* Set problem
Change every "red tomato" in the records below to "ripe tomato" and write the records out again with nothing else altered. Leave the pictures out of your answer.

───── Records supplied

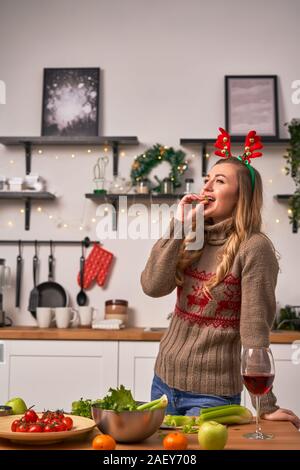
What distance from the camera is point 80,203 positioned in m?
4.40

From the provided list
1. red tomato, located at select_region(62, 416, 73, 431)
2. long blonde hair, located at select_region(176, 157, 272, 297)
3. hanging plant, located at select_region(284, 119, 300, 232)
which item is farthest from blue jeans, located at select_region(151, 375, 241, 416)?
hanging plant, located at select_region(284, 119, 300, 232)

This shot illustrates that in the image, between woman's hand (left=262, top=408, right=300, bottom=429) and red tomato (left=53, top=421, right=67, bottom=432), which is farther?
woman's hand (left=262, top=408, right=300, bottom=429)

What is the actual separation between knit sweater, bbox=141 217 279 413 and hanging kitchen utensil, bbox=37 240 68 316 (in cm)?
217

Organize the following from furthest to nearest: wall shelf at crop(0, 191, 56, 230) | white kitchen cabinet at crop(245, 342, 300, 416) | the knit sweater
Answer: wall shelf at crop(0, 191, 56, 230) < white kitchen cabinet at crop(245, 342, 300, 416) < the knit sweater

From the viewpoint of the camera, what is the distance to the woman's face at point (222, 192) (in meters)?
2.19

──────────

* Task answer
What distance from the camera is point 80,203 positioned in m?
4.40

From the provided list
1. ripe tomato, located at select_region(62, 416, 73, 431)
2. long blonde hair, located at select_region(176, 157, 272, 297)
3. hanging plant, located at select_region(284, 119, 300, 232)
which item is farthest from blue jeans, located at select_region(151, 375, 241, 416)?
hanging plant, located at select_region(284, 119, 300, 232)

This shot illustrates that in the image, between woman's hand (left=262, top=408, right=300, bottom=429) and ripe tomato (left=53, top=421, right=67, bottom=432), which is farther?
woman's hand (left=262, top=408, right=300, bottom=429)

What is the actual separation between knit sweater, bbox=141 217 279 413 and hanging kitchen utensil, bbox=37 240 68 316 (in cm)?
217

Organize the following from furthest to nearest: wall shelf at crop(0, 191, 56, 230) | white kitchen cabinet at crop(245, 342, 300, 416) | the knit sweater
Answer: wall shelf at crop(0, 191, 56, 230) < white kitchen cabinet at crop(245, 342, 300, 416) < the knit sweater

From the viewpoint of the camera, what is the distance to the woman's face at point (222, 192) (in meters)?
2.19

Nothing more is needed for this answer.